WRITTEN REQUEST | Output, please, every line from the line that holds "How far is the" to the end, exactly as written.

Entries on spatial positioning
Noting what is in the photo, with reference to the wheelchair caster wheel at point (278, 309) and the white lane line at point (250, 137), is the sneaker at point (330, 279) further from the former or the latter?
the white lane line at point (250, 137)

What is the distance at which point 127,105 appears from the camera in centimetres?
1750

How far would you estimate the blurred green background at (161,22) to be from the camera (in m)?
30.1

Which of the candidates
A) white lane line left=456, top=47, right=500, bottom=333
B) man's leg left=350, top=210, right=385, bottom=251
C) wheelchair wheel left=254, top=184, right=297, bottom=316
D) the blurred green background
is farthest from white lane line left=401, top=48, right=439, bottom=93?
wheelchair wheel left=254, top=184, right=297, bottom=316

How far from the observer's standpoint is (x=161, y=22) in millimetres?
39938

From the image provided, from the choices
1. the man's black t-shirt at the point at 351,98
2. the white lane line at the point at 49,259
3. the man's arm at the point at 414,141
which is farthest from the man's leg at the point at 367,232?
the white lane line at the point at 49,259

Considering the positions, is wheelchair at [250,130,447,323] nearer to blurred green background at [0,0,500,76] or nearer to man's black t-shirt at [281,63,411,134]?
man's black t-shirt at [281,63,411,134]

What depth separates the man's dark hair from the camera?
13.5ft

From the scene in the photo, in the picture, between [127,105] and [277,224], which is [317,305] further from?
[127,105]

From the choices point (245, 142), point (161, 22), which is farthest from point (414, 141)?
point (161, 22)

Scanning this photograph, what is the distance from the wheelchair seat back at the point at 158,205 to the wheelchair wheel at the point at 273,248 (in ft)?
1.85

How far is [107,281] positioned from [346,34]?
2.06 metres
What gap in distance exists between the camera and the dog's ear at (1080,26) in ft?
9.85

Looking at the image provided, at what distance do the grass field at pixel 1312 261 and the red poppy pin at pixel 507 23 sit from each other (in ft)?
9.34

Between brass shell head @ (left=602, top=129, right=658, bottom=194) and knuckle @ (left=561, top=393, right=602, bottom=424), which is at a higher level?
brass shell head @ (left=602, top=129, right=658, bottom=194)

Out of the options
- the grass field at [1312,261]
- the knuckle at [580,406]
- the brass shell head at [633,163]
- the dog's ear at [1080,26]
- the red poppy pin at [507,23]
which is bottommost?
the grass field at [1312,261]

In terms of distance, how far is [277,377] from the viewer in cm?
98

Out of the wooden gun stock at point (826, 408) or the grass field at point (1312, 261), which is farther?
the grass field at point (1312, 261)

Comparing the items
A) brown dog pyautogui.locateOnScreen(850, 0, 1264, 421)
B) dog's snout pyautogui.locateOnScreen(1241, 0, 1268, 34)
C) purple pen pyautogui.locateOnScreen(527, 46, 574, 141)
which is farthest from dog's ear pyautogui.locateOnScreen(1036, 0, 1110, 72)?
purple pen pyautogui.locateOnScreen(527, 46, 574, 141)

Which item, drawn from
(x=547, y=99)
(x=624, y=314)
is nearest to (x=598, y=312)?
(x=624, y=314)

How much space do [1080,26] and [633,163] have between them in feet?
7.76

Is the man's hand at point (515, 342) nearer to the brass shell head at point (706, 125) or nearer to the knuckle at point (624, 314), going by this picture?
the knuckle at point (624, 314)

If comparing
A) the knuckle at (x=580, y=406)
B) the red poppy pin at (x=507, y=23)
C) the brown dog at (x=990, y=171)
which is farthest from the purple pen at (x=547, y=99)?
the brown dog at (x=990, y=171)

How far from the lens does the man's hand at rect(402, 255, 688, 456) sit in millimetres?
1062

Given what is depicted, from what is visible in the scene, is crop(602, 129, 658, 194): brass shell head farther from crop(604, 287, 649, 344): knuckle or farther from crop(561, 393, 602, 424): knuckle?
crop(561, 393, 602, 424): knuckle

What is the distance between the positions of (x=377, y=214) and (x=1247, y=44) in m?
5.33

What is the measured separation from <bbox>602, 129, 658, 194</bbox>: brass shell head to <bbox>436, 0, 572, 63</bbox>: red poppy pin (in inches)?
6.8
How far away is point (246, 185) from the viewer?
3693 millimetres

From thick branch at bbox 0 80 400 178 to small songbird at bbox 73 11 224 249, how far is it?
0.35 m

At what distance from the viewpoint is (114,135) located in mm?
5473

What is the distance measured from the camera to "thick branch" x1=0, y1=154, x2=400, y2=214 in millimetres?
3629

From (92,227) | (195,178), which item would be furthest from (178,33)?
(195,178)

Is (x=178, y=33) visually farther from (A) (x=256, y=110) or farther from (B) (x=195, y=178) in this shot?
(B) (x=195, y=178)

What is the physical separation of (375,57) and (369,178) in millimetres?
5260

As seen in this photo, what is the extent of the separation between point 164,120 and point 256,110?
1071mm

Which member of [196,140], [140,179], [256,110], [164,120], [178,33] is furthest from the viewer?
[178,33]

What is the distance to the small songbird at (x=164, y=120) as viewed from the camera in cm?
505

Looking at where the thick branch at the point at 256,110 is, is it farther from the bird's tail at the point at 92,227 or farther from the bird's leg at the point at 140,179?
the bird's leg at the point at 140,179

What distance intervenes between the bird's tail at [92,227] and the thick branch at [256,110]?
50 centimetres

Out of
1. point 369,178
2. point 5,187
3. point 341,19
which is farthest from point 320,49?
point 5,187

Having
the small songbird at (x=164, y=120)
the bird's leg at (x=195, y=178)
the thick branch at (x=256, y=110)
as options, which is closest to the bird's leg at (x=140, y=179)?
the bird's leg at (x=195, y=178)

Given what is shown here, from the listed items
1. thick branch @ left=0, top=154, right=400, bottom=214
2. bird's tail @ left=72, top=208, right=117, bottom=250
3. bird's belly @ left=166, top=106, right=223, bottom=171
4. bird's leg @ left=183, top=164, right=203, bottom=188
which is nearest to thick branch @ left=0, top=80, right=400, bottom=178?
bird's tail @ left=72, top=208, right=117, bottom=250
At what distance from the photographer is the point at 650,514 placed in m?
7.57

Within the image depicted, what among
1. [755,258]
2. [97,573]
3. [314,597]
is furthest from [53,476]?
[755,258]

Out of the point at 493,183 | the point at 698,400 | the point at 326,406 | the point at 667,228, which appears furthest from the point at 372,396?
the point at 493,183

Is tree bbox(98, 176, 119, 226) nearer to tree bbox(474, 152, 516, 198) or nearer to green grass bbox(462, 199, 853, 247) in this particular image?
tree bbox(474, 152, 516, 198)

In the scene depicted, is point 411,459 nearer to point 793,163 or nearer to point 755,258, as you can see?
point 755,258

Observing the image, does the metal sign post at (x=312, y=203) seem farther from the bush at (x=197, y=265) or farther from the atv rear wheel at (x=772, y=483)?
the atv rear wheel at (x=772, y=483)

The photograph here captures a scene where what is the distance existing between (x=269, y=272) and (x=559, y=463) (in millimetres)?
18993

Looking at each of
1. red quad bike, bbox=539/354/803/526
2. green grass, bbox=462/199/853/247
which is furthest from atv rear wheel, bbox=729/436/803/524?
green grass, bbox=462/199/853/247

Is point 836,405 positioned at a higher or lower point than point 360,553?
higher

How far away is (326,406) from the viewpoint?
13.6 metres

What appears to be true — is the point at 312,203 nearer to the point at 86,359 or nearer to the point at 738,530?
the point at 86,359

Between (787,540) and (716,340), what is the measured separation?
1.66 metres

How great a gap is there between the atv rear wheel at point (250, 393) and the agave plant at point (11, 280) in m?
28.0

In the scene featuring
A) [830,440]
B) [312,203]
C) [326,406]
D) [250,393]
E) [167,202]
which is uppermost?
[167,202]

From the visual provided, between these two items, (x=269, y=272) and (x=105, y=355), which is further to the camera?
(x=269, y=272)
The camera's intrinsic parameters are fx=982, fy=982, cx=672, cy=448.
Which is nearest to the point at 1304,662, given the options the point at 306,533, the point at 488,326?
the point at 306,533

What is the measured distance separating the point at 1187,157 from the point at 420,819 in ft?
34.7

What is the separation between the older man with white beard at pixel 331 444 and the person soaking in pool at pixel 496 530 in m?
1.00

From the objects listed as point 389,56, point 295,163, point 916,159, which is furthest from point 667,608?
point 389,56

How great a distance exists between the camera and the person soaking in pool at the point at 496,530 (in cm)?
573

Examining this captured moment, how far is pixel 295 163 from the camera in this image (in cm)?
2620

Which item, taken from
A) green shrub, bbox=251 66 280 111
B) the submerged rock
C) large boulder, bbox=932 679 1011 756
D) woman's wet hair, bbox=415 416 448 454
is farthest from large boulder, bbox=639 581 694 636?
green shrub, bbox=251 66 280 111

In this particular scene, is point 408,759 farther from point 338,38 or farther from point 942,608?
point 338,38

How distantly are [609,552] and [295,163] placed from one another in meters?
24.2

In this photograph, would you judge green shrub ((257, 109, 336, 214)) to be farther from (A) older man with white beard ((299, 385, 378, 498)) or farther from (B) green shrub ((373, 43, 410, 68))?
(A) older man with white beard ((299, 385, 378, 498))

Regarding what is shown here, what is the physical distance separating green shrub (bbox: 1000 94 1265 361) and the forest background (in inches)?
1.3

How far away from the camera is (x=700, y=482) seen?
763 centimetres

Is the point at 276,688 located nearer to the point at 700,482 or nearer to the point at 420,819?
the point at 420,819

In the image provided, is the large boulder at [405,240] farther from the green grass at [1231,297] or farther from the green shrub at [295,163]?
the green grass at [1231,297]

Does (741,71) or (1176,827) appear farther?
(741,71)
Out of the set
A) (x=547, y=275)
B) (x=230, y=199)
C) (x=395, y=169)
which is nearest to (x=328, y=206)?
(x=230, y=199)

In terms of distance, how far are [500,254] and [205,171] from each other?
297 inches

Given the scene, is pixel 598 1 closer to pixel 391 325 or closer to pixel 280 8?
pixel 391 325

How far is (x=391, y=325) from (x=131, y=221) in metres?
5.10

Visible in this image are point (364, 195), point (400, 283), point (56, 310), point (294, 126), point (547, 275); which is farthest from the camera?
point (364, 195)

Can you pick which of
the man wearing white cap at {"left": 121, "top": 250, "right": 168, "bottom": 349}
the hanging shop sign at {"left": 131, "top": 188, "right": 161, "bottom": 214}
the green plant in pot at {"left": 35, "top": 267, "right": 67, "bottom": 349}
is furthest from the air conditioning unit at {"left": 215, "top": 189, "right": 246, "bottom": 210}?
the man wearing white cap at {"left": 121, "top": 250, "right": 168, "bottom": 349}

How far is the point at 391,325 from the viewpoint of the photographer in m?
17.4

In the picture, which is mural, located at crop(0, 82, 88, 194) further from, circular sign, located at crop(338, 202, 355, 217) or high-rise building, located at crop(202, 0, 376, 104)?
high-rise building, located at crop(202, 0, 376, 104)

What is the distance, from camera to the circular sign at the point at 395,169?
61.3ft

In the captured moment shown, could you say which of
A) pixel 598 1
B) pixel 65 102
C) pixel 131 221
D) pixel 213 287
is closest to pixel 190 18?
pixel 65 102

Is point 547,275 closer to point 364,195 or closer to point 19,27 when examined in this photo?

COMPLETE ANSWER |
How far is the point at 391,325 from the viewpoint of the photographer in m?
17.4

In the picture, which is mural, located at crop(0, 82, 88, 194) further from, circular sign, located at crop(338, 202, 355, 217) or high-rise building, located at crop(202, 0, 376, 104)?
high-rise building, located at crop(202, 0, 376, 104)

What is the distance, from camera to the circular sign at the point at 395,169?
61.3ft

In the captured moment shown, could you say which of
A) pixel 598 1
B) pixel 65 102
C) pixel 131 221
D) pixel 213 287
is closest to pixel 190 18?
pixel 65 102

Is point 547,275 closer to point 364,195 or closer to point 19,27 when examined in this photo?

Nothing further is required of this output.